◆ Tasks to carry out
1 – According to the review, where was the play first staged?
2 – Set down the part of the review from "Review by John" up to and including "composed the music.", word for word.

======== Exercise text ========

Review by John C Ross 07th Mar 2013

This is outstandingly Jamie McCaskill’s play. Not only did he write it but he delivers an electric performance in the lead role of the young career gaol-bird Jimmy King, as well as doing bit parts. A UCOL Theatre School graduate, presently based at Hauraki, he has recently been on a prodigious roll as a performer, a writer (or co-writer) of five plays, and a musician/composer.

Centrepoint’s is the fourth season of this play, which was premiered at Circa Two in Wellington in September last year, hence the production is already fine-tuned. This is a four-hander, with three actors and a musician, Simon Donald, who plays guitar, sings, and occasionally joins in, as compere or A minor character, and haS composed the music.

Brian King’s set tapers in towards a pair of steel bunks, evidently within a prison cell, and presently the Samoan Mau Vaiaga (Natano Keni) takes his place lying flat on the upper bunk. Maori Jimmy struts in, very macho style, yet all his initial ranting, rap-talking and banging the bunk fails to score a response from his new cell-mate, ostensibly sleeping. At last however – by which time we know something of Jimmy – Mau deigns to pay attention to him, and we learn more of both of them.

Jimmy plays on his notoriety as having been New Zealand’s youngest murderer, as an accomplice in a gang that had killed a taxi-driver when he was only thirteen (the character clearly reflects the case of Bailey Junior Kurariki, convicted of manslaughter for his part in a killing, along with five older teenagers, when he was only twelve). Meanwhile he’s back in prison on remand for various lesser offences.

Mau however has done something much weirder. [Spoiler alert?] Hired by a Southland Maori family to kill and harvest mutton-birds, after only a few months in New Zealand they had taken him to the sanctuary Codfish Island, near Stewart Island, to kidnap a kakapo, to advance some scheme of their own. But knowing no better he had killed and eaten it as, in Samoa, with plenty of every kind of bird around, you would.

======== Stored data ========

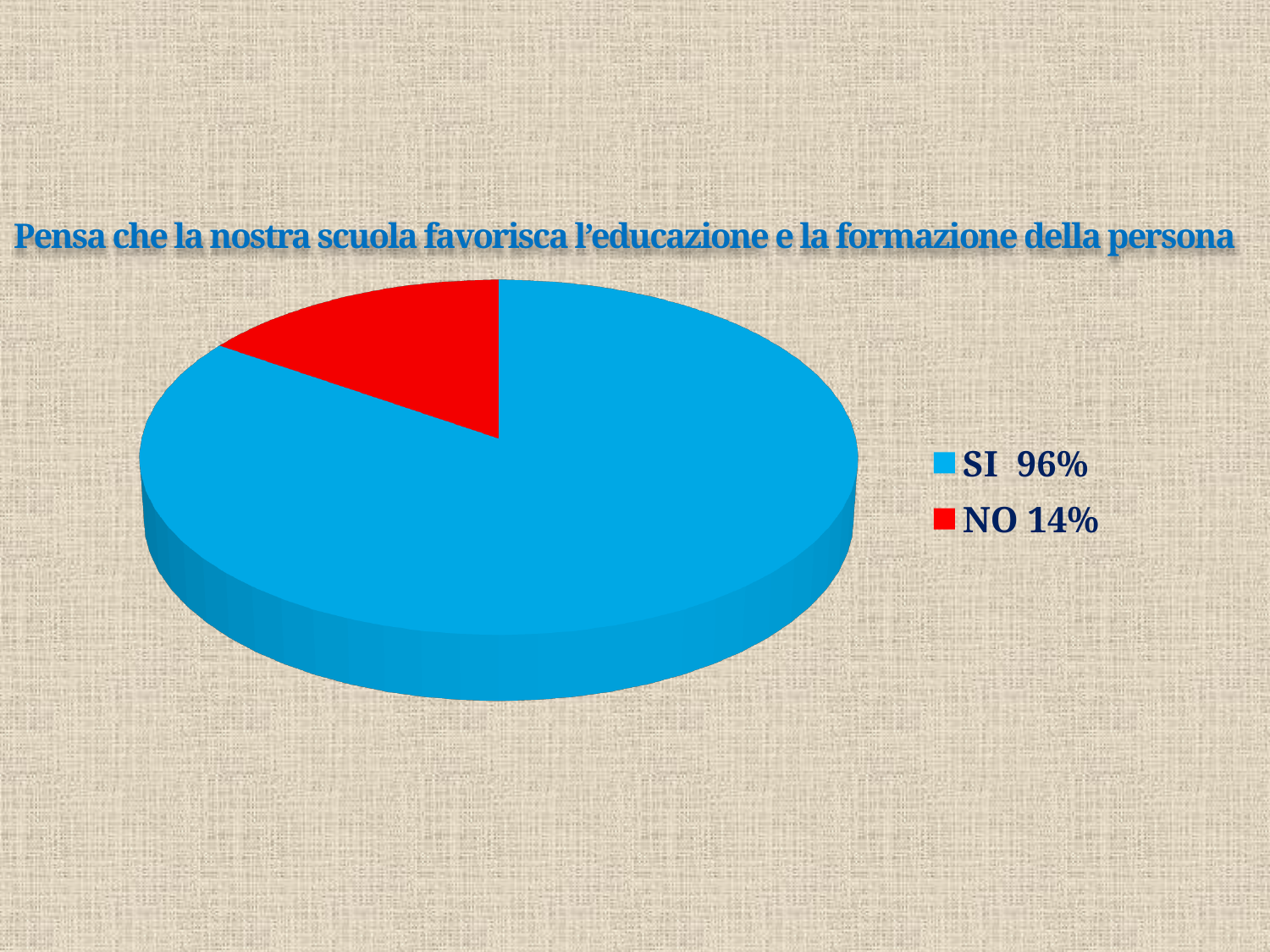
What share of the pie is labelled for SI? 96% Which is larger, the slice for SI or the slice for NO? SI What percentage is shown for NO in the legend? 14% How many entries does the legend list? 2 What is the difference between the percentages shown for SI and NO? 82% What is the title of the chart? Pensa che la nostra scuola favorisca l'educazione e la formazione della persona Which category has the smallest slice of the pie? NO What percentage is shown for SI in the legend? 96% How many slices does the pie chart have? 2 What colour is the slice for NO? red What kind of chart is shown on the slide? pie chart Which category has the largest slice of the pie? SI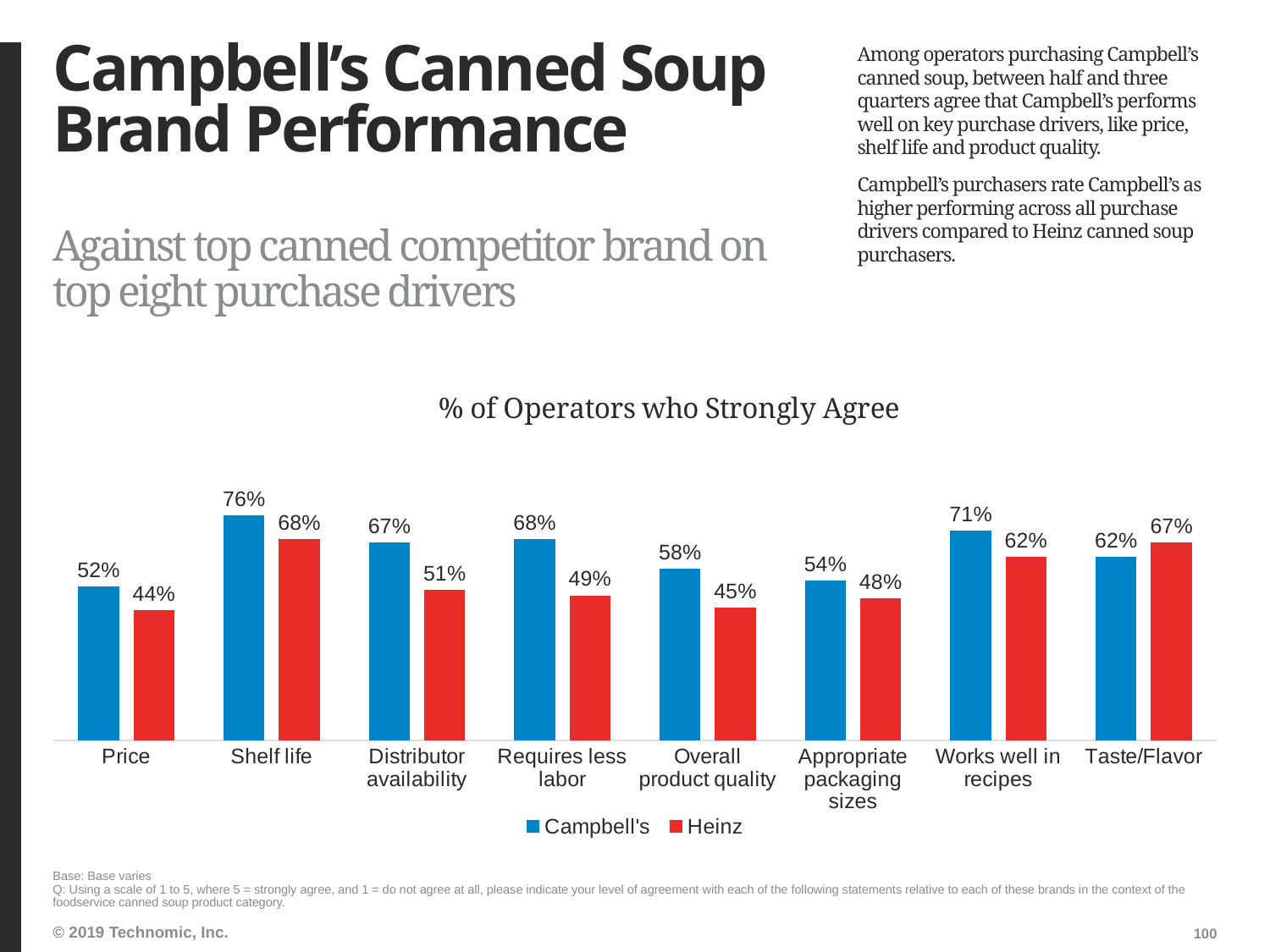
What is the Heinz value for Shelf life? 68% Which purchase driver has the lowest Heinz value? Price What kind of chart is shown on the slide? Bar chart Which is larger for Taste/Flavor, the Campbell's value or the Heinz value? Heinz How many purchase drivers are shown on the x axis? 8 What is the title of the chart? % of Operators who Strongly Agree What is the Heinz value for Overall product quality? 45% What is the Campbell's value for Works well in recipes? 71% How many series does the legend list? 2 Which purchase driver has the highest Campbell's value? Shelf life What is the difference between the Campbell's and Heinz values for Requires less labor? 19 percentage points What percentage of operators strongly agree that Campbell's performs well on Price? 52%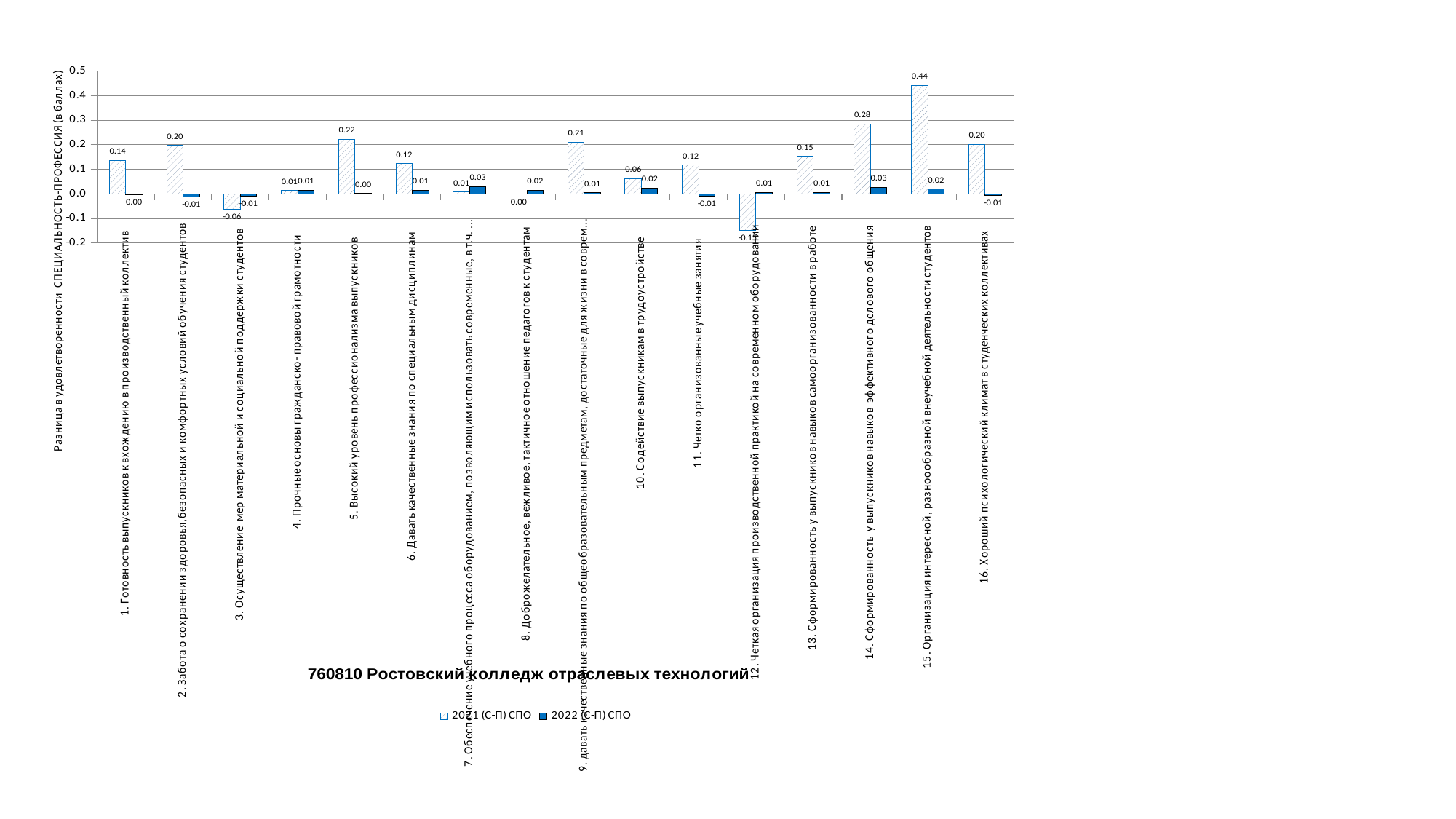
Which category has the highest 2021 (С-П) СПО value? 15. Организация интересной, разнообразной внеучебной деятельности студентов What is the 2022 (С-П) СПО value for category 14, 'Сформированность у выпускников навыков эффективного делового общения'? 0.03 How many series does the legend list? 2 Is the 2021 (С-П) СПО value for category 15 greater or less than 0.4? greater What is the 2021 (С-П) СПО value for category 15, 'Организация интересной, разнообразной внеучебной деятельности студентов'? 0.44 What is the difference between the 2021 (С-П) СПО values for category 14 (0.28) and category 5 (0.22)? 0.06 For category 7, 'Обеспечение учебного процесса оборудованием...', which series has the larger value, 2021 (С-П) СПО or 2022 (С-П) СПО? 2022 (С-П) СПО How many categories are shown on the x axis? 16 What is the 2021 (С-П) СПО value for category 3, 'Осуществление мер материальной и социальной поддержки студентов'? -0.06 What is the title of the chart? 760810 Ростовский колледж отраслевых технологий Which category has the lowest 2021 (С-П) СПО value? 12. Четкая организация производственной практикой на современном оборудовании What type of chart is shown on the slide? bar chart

========

◆ Solved problems
1 – At Circa Two in Wellington.

2 –
Review by John C Ross 07th Mar 2013

This is outstandingly Jamie McCaskill’s play. Not only did he write it but he delivers an electric performance in the lead role of the young career gaol-bird Jimmy King, as well as doing bit parts. A UCOL Theatre School graduate, presently based at Hauraki, he has recently been on a prodigious roll as a performer, a writer (or co-writer) of five plays, and a musician/composer.

Centrepoint’s is the fourth season of this play, which was premiered at Circa Two in Wellington in September last year, hence the production is already fine-tuned. This is a four-hander, with three actors and a musician, Simon Donald, who plays guitar, sings, and occasionally joins in, as compere or A minor character, and haS composed the music.